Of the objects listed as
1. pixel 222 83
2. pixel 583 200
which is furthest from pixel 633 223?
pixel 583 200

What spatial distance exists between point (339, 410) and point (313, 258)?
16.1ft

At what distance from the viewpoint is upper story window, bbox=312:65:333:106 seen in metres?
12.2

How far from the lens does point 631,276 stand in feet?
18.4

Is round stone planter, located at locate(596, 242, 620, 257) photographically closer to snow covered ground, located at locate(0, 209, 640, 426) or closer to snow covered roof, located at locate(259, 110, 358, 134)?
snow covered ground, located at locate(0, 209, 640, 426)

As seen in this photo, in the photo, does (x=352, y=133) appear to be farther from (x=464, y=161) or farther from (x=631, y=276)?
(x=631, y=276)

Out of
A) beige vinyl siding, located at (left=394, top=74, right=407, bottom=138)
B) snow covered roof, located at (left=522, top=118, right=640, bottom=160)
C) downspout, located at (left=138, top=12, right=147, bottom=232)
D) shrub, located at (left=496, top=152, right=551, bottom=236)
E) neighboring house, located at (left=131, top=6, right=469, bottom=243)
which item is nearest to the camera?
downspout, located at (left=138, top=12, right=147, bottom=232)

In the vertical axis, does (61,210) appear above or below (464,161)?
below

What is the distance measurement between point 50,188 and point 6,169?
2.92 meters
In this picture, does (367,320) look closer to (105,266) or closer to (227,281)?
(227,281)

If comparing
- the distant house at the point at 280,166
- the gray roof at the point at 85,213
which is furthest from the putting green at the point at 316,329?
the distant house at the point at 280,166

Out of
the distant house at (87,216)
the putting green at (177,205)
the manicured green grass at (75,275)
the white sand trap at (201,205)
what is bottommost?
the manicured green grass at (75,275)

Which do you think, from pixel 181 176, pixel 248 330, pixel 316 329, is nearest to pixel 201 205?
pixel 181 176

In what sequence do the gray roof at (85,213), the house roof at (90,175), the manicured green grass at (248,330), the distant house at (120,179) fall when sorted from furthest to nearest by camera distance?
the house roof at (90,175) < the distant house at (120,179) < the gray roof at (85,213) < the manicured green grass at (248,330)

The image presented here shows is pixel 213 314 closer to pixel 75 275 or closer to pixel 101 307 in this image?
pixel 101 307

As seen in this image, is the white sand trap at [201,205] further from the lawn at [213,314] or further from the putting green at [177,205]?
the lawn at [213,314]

--------------------------------

> Required task
Copy the listing above word for word, from its first line to its last.

> Output for this exercise
Of the objects listed as
1. pixel 222 83
2. pixel 583 200
which is furthest from pixel 633 223?
pixel 583 200

What spatial distance exists between point (339, 410) and point (313, 258)?
16.1ft

At what distance from the viewpoint is upper story window, bbox=312:65:333:106 seen in metres?
12.2

How far from the lens does point 631,276 stand in feet?
18.4

Is round stone planter, located at locate(596, 242, 620, 257) photographically closer to snow covered ground, located at locate(0, 209, 640, 426) or closer to snow covered roof, located at locate(259, 110, 358, 134)?
snow covered ground, located at locate(0, 209, 640, 426)

As seen in this photo, in the photo, does (x=352, y=133) appear to be farther from (x=464, y=161) or farther from (x=631, y=276)?
(x=631, y=276)

Out of
A) beige vinyl siding, located at (left=394, top=74, right=407, bottom=138)
B) snow covered roof, located at (left=522, top=118, right=640, bottom=160)
C) downspout, located at (left=138, top=12, right=147, bottom=232)
D) shrub, located at (left=496, top=152, right=551, bottom=236)
E) neighboring house, located at (left=131, top=6, right=469, bottom=243)
which item is nearest to the camera?
downspout, located at (left=138, top=12, right=147, bottom=232)

In the vertical axis, does (61,210) appear above or below (464,161)?
below

What is the distance measurement between point 50,188 and point 6,169?
2.92 meters
In this picture, does (367,320) look closer to (105,266) or closer to (227,281)?
(227,281)

If comparing
- the distant house at the point at 280,166
- the gray roof at the point at 85,213
which is furthest from the putting green at the point at 316,329?
the distant house at the point at 280,166

Out of
the distant house at (87,216)
the putting green at (177,205)
the manicured green grass at (75,275)
the white sand trap at (201,205)
what is bottommost?
the manicured green grass at (75,275)

Which do you think, from pixel 181 176, pixel 248 330, pixel 316 329, is nearest to pixel 201 205?
pixel 181 176

In what sequence do the gray roof at (85,213), the house roof at (90,175), the manicured green grass at (248,330), the distant house at (120,179) fall when sorted from furthest to nearest by camera distance?
the house roof at (90,175) < the distant house at (120,179) < the gray roof at (85,213) < the manicured green grass at (248,330)

The image presented here shows is pixel 213 314 closer to pixel 75 275 or closer to pixel 101 307 in this image?
pixel 101 307

As seen in this image, is the white sand trap at [201,205] further from the lawn at [213,314] or further from the putting green at [177,205]?
the lawn at [213,314]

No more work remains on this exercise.